* [Directions]
In your copy, leave out the pictures and repeat the entries below exactly.

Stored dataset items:
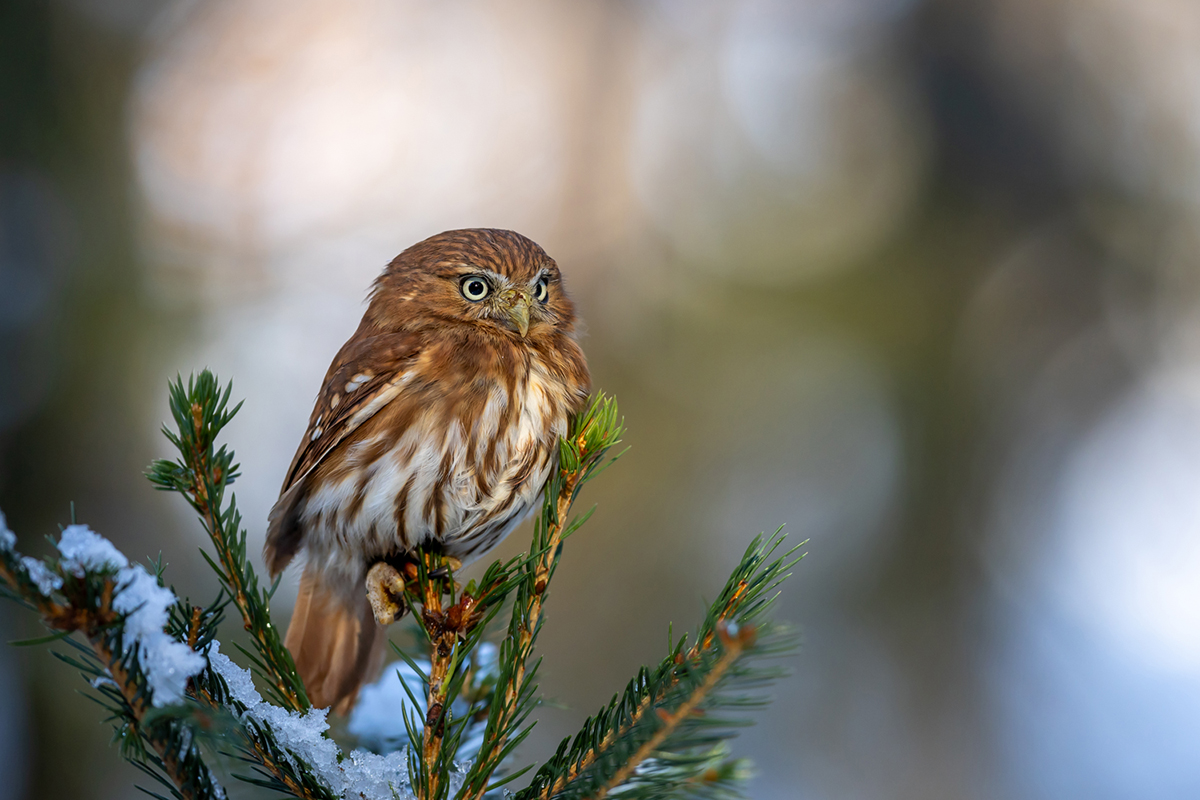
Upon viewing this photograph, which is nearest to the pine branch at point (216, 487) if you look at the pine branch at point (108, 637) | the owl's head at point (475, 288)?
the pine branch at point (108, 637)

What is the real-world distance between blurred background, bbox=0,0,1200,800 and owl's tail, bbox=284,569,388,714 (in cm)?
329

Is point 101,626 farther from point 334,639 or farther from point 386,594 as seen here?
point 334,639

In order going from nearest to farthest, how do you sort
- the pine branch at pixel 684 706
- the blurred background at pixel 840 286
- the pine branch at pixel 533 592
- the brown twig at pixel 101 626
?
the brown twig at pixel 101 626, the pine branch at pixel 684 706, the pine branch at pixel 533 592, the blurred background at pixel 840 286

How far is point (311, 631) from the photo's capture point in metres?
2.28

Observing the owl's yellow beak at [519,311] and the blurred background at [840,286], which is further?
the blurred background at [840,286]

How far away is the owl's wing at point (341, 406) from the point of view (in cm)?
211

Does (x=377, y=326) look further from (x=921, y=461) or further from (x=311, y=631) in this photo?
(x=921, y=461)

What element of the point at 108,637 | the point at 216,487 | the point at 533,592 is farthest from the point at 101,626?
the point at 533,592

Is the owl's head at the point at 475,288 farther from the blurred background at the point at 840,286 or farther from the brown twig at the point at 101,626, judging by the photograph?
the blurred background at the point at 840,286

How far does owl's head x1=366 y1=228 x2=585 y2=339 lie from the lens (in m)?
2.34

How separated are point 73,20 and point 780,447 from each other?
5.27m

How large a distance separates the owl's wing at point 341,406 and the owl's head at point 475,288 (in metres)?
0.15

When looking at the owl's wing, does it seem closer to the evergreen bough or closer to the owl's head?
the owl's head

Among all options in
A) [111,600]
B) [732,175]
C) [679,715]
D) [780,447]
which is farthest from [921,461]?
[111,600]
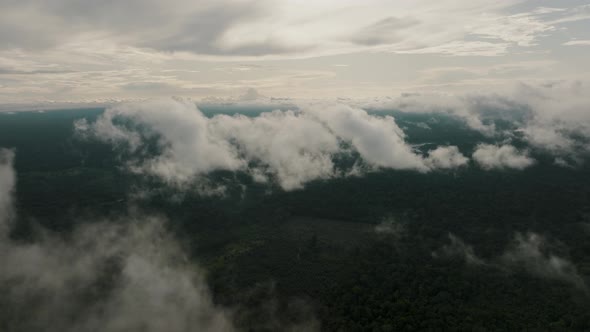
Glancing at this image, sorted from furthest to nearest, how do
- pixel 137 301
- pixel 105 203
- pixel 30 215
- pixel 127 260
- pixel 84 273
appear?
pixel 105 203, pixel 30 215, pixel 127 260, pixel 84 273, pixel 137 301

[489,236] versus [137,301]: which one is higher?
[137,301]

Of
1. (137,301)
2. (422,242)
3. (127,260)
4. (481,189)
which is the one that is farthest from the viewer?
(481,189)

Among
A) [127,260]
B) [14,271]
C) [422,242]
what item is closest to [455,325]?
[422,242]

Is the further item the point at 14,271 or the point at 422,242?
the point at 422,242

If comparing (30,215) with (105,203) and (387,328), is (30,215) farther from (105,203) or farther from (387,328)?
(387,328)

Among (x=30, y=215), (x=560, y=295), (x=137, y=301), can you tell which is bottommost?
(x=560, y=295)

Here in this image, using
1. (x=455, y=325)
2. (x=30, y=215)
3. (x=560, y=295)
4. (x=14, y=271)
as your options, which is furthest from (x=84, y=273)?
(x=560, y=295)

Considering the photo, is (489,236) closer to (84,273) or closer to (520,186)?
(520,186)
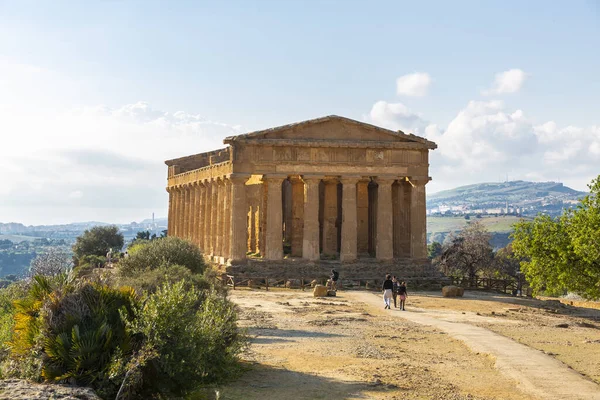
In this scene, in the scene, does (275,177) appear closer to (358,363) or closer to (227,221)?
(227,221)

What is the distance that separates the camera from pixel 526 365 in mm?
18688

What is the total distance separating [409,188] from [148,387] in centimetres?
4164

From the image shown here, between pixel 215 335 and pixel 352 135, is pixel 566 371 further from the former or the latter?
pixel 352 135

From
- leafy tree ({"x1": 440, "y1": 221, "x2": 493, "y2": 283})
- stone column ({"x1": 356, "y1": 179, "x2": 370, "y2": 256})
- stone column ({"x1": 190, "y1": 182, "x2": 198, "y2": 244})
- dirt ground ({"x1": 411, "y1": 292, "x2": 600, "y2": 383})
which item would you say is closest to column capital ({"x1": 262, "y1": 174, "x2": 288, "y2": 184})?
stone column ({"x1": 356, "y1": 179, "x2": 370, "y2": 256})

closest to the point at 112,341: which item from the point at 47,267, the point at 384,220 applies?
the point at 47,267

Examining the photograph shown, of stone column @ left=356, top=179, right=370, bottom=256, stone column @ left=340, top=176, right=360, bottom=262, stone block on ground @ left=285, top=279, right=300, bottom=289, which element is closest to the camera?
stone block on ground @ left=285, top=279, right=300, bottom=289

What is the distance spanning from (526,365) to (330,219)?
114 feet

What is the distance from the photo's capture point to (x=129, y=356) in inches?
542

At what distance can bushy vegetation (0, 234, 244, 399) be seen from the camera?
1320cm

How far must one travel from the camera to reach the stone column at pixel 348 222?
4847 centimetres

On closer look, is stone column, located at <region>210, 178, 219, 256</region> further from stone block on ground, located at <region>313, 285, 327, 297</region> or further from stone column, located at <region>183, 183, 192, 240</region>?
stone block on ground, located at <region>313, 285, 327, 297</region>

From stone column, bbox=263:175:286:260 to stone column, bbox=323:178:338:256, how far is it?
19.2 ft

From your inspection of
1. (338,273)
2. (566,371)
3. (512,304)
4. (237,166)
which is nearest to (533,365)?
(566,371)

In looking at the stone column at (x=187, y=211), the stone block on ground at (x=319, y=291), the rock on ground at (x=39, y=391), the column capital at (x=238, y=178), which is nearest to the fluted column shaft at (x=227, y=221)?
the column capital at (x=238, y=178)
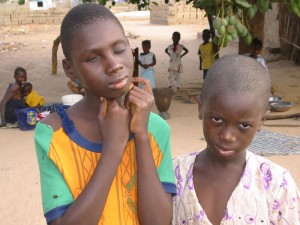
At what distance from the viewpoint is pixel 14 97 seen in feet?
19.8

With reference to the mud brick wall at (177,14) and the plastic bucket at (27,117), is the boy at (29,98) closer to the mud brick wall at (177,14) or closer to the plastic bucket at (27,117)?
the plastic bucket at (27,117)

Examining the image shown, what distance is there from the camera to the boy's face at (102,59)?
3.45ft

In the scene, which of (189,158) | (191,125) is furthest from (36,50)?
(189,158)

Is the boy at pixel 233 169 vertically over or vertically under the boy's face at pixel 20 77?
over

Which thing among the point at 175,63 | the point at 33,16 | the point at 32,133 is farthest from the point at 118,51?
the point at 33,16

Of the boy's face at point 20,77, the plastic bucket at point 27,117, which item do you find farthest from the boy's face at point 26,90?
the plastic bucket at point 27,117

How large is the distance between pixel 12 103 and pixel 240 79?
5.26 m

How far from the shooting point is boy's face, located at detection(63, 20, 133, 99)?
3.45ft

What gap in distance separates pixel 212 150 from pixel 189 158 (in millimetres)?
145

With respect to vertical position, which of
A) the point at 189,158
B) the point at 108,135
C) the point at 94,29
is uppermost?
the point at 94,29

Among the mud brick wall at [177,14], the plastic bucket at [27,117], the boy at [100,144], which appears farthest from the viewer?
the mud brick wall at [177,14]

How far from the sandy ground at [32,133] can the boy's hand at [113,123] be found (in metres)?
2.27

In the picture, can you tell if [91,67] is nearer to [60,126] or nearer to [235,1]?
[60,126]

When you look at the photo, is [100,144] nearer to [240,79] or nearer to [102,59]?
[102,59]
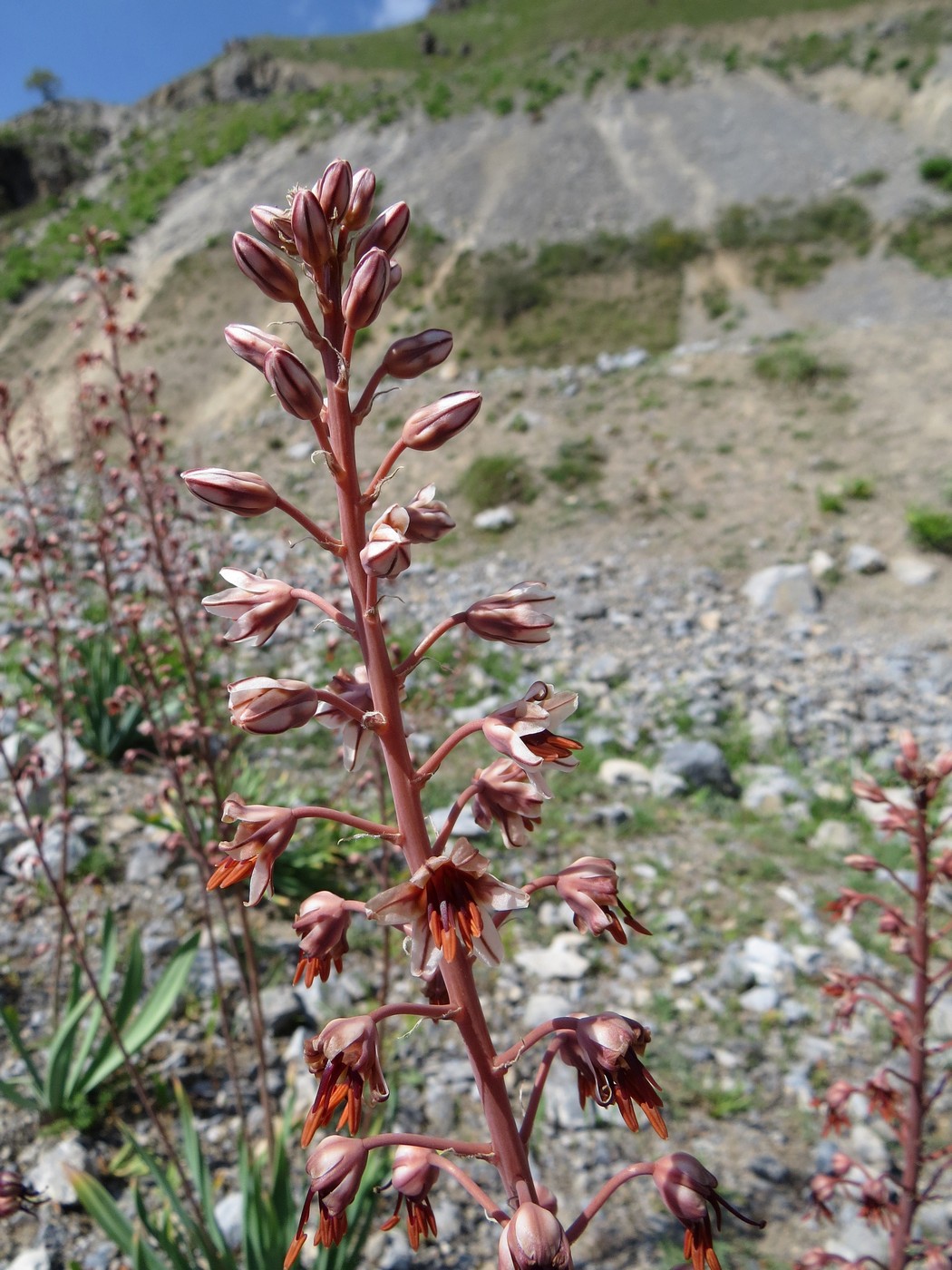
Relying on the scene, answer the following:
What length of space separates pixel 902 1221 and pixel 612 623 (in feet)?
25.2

* [Full response]
Upon viewing this photograph, which is nearest to the pine branch at point (216, 487) if you look at the pine branch at point (108, 637) | the owl's head at point (475, 288)?
the pine branch at point (108, 637)

What is the real-world distance between blurred background, bbox=0,0,1200,800 and owl's tail, bbox=284,569,388,714 (in cm)?
329

Is point 101,626 farther from point 334,639 or farther from point 386,594 as seen here?
point 334,639

In order going from nearest to farthest, how do you sort
- the pine branch at pixel 684 706
- the blurred background at pixel 840 286
- the pine branch at pixel 533 592
- the brown twig at pixel 101 626
?
the brown twig at pixel 101 626, the pine branch at pixel 684 706, the pine branch at pixel 533 592, the blurred background at pixel 840 286

How far is point (311, 631) from the photo's capture point in metres?
2.28

Observing the owl's yellow beak at [519,311] and the blurred background at [840,286], which is further?
the blurred background at [840,286]

How far away is the owl's wing at point (341, 406) from the point of view (in cm)?
211

Does (x=377, y=326) look further from (x=921, y=461) or further from (x=311, y=631) in this photo?
(x=921, y=461)

What element of the point at 108,637 | the point at 216,487 | the point at 533,592 is farthest from the point at 101,626?
the point at 533,592

Is the owl's head at the point at 475,288 farther from the blurred background at the point at 840,286 or farther from the brown twig at the point at 101,626, judging by the photograph?
the blurred background at the point at 840,286

How far does owl's head x1=366 y1=228 x2=585 y2=339 lie from the lens (in m)?
2.34

How separated are point 73,20 and point 780,447 from each other?
5.27m

How large a distance separates the owl's wing at point 341,406 and the owl's head at point 475,288 (in metres)?
0.15

When looking at the owl's wing, does it seem closer to the evergreen bough or closer to the owl's head?
the owl's head

Among all options in
A) [111,600]
B) [732,175]
C) [679,715]
D) [780,447]
which is farthest from [921,461]?
[111,600]
Glancing at this image, sorted from furthest to nearest, how do
- pixel 137 301
- pixel 105 203
- pixel 30 215
- pixel 127 260
- pixel 84 273
appear?
pixel 105 203, pixel 30 215, pixel 127 260, pixel 84 273, pixel 137 301

[489,236] versus [137,301]: which one is higher?
[137,301]

Of
1. (137,301)
2. (422,242)
3. (127,260)
4. (481,189)
which is the one that is farthest from the viewer?
(481,189)

Among
A) [127,260]
B) [14,271]
C) [422,242]
what item is closest to [455,325]?
[422,242]

Is the further item the point at 14,271 or the point at 422,242?
the point at 422,242

If comparing (30,215) with (105,203) and (387,328), is (30,215) farther from (105,203) or farther from (387,328)?
(387,328)

Among (x=30, y=215), (x=560, y=295), (x=137, y=301), can you tell which is bottommost?
(x=560, y=295)

Here in this image, using
1. (x=455, y=325)
2. (x=30, y=215)
3. (x=560, y=295)
4. (x=14, y=271)
as your options, which is furthest from (x=84, y=273)?
(x=560, y=295)

Considering the photo, is (489,236) closer to (84,273) or closer to (520,186)?
(520,186)
In this scene, in the scene, does (275,177) appear closer to (358,363) or closer to (227,221)?
(227,221)

What is the distance that separates the camera from pixel 526 365 in mm?
18688

What is the total distance separating [409,188] from [148,387] in centimetres?
4164

From the image shown here, between pixel 215 335 and pixel 352 135, is pixel 566 371 further from the former or the latter?
pixel 352 135

From
- leafy tree ({"x1": 440, "y1": 221, "x2": 493, "y2": 283})
- stone column ({"x1": 356, "y1": 179, "x2": 370, "y2": 256})
- stone column ({"x1": 190, "y1": 182, "x2": 198, "y2": 244})
- dirt ground ({"x1": 411, "y1": 292, "x2": 600, "y2": 383})
which item would you say is closest to column capital ({"x1": 262, "y1": 174, "x2": 288, "y2": 184})?
stone column ({"x1": 356, "y1": 179, "x2": 370, "y2": 256})

closest to the point at 112,341: which item from the point at 47,267, the point at 384,220 applies?
the point at 47,267

Examining the photograph shown, of stone column @ left=356, top=179, right=370, bottom=256, stone column @ left=340, top=176, right=360, bottom=262, stone block on ground @ left=285, top=279, right=300, bottom=289, which element is closest to the camera?
stone block on ground @ left=285, top=279, right=300, bottom=289

What is the distance spanning from (526,365) to (330,219)?
114 feet

What is the distance from the photo's capture point to (x=129, y=356) in inches?
542

At what distance can bushy vegetation (0, 234, 244, 399) be seen from the camera?
1320cm

How far must one travel from the camera to reach the stone column at pixel 348 222?
4847 centimetres

On closer look, is stone column, located at <region>210, 178, 219, 256</region> further from stone block on ground, located at <region>313, 285, 327, 297</region> or further from stone column, located at <region>183, 183, 192, 240</region>?
stone block on ground, located at <region>313, 285, 327, 297</region>

From stone column, bbox=263:175:286:260 to stone column, bbox=323:178:338:256, how far is it?
19.2 ft

From your inspection of
1. (338,273)
2. (566,371)
3. (512,304)
4. (237,166)
which is nearest to (533,365)?
(566,371)

In looking at the stone column at (x=187, y=211), the stone block on ground at (x=319, y=291), the rock on ground at (x=39, y=391), the column capital at (x=238, y=178), which is nearest to the fluted column shaft at (x=227, y=221)?
the column capital at (x=238, y=178)
At what distance from the viewpoint is pixel 14 97 seen in feet?
19.8

With reference to the mud brick wall at (177,14) and the plastic bucket at (27,117), is the boy at (29,98) closer to the mud brick wall at (177,14) or closer to the plastic bucket at (27,117)?
the plastic bucket at (27,117)

Examining the image shown, what distance is there from the camera to the boy's face at (102,59)?
3.45ft

In the scene, which of (189,158) | (191,125) is furthest from (36,50)?
(189,158)

Is the boy at pixel 233 169 vertically over or vertically under the boy's face at pixel 20 77?
over

Which thing among the point at 175,63 | the point at 33,16 | the point at 32,133 is farthest from the point at 118,51?
the point at 33,16

Of the boy's face at point 20,77, the plastic bucket at point 27,117, which item do you find farthest from the boy's face at point 26,90?
the plastic bucket at point 27,117

How large is the distance between pixel 12 103 and pixel 240 79?
5.26 m

How far from the shooting point is boy's face, located at detection(63, 20, 133, 99)?
3.45ft

What gap in distance separates pixel 212 150 from pixel 189 158 (in millimetres)?
145

With respect to vertical position, which of
A) the point at 189,158
B) the point at 108,135
C) the point at 94,29
is uppermost?
the point at 94,29

Among the mud brick wall at [177,14], the plastic bucket at [27,117], the boy at [100,144], which appears farthest from the viewer?
the mud brick wall at [177,14]

How far from the sandy ground at [32,133] can the boy's hand at [113,123] be found (in metres)?
2.27

In the picture, can you tell if [91,67] is nearer to [60,126] or nearer to [235,1]?
[60,126]

When you look at the photo, is [100,144] nearer to [240,79] or nearer to [102,59]?
[102,59]
Relying on the scene, answer the following:
What length of space separates pixel 902 1221 and pixel 612 623 (in feet)?
25.2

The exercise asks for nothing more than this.